##### DATA TO PROCESS #####

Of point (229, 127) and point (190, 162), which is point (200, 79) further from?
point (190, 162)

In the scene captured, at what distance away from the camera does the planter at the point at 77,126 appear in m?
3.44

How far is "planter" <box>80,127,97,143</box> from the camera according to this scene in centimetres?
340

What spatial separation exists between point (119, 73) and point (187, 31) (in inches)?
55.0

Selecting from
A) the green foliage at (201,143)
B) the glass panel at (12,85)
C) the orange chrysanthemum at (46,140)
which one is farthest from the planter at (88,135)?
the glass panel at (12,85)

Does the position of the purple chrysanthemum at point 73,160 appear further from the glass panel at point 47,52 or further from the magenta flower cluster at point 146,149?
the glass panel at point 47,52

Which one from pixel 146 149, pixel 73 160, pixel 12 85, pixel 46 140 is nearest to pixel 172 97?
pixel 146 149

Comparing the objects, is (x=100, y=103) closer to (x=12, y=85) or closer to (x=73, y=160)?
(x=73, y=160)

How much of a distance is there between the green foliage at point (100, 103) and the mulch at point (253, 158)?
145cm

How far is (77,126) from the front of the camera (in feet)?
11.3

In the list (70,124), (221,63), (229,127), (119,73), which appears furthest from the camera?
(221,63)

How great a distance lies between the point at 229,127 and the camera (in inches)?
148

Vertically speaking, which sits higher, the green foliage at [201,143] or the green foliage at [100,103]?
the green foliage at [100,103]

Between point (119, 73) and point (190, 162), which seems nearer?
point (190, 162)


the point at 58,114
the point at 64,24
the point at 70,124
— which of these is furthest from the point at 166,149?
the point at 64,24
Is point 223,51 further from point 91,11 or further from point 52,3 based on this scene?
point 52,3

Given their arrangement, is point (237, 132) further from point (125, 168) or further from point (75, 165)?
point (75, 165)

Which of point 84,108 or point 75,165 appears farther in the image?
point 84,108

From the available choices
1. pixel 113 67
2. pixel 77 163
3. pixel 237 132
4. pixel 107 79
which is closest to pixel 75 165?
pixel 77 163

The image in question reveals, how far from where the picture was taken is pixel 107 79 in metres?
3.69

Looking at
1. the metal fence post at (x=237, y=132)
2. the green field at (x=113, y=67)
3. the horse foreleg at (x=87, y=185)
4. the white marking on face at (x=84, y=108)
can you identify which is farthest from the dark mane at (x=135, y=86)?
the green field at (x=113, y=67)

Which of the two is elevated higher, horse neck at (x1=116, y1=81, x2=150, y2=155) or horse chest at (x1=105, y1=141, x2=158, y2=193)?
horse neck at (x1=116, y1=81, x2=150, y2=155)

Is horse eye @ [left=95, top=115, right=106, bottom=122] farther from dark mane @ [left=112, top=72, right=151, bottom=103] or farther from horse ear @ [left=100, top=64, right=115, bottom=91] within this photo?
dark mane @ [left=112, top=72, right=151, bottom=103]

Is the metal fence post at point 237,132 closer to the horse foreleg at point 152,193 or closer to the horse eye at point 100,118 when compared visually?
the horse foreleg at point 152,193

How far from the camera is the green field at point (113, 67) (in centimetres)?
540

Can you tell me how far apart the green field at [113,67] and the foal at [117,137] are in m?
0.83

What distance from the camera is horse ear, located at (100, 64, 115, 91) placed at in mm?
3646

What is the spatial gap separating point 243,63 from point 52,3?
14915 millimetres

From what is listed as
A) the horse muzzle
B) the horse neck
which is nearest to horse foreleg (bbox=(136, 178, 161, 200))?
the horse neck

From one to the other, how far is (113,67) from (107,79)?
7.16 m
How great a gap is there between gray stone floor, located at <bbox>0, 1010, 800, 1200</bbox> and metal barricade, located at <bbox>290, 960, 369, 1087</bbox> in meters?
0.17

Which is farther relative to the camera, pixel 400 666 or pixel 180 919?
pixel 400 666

#####

(GIVEN EXERCISE) Please copy every item above again, word for word, keeping each line unchanged.

(CORRECT ANSWER)
Of point (229, 127) and point (190, 162), which is point (200, 79) further from?
point (190, 162)

In the scene captured, at what distance away from the camera does the planter at the point at 77,126 appear in m?
3.44

How far is "planter" <box>80,127,97,143</box> from the camera according to this scene in centimetres?
340

What spatial separation exists between point (119, 73) and point (187, 31) (in inches)?
55.0

Selecting from
A) the green foliage at (201,143)
B) the glass panel at (12,85)
C) the orange chrysanthemum at (46,140)
which one is farthest from the planter at (88,135)?
the glass panel at (12,85)

Does the position of the purple chrysanthemum at point 73,160 appear further from the glass panel at point 47,52 or further from the magenta flower cluster at point 146,149?
the glass panel at point 47,52

Which one from pixel 146 149, pixel 73 160, pixel 12 85, pixel 46 140 is nearest to pixel 172 97?
pixel 146 149

Comparing the objects, is (x=100, y=103) closer to (x=12, y=85) or closer to (x=73, y=160)?
(x=73, y=160)

How much of a distance is there between the green foliage at point (100, 103) and the mulch at point (253, 158)?
145cm

How far is (77,126) from the front of the camera (in feet)?
11.3

In the list (70,124), (221,63), (229,127), (119,73), which appears furthest from the camera?
(221,63)

How great a distance lies between the point at 229,127 and the camera (in inches)?
148

Vertically speaking, which sits higher, the green foliage at [201,143] or the green foliage at [100,103]?
the green foliage at [100,103]

Between point (119, 73) and point (190, 162), which seems nearer?
point (190, 162)


the point at 58,114
the point at 64,24
the point at 70,124
— which of these is furthest from the point at 166,149?
the point at 64,24
Is point 223,51 further from point 91,11 or further from point 52,3 based on this scene?
point 52,3

Given their arrangement, is point (237, 132) further from point (125, 168) or further from point (75, 165)?
point (75, 165)

Which of point 84,108 or point 75,165 appears farther in the image?
point 84,108

From the available choices
1. pixel 113 67
2. pixel 77 163
3. pixel 237 132
4. pixel 107 79
which is closest to pixel 75 165?
pixel 77 163

The image in question reveals, how far from where the picture was taken is pixel 107 79 in metres?
3.69

Looking at
1. the metal fence post at (x=237, y=132)
2. the green field at (x=113, y=67)
3. the horse foreleg at (x=87, y=185)
4. the white marking on face at (x=84, y=108)
can you identify which is farthest from the dark mane at (x=135, y=86)?
the green field at (x=113, y=67)

Which of the two is elevated higher, horse neck at (x1=116, y1=81, x2=150, y2=155) or horse chest at (x1=105, y1=141, x2=158, y2=193)?
horse neck at (x1=116, y1=81, x2=150, y2=155)

Is horse eye @ [left=95, top=115, right=106, bottom=122] farther from dark mane @ [left=112, top=72, right=151, bottom=103] or farther from horse ear @ [left=100, top=64, right=115, bottom=91] within this photo?
dark mane @ [left=112, top=72, right=151, bottom=103]

Is the metal fence post at point 237,132 closer to the horse foreleg at point 152,193 or closer to the horse eye at point 100,118 when compared visually?
the horse foreleg at point 152,193

How far from the camera is the green field at point (113, 67) (in centimetres)?
540

Can you tell me how far apart the green field at [113,67] and the foal at [117,137] are in m?
0.83

What distance from the camera is horse ear, located at (100, 64, 115, 91) placed at in mm?
3646

What is the spatial gap separating point 243,63 from point 52,3?
14915 millimetres

From what is listed as
A) the horse muzzle
B) the horse neck
which is nearest to horse foreleg (bbox=(136, 178, 161, 200))?
the horse neck

From one to the other, how far is (113,67) from (107,79)?
7.16 m
How great a gap is there between gray stone floor, located at <bbox>0, 1010, 800, 1200</bbox> and metal barricade, located at <bbox>290, 960, 369, 1087</bbox> in meters?
0.17

Which is farther relative to the camera, pixel 400 666 or pixel 180 919?
pixel 400 666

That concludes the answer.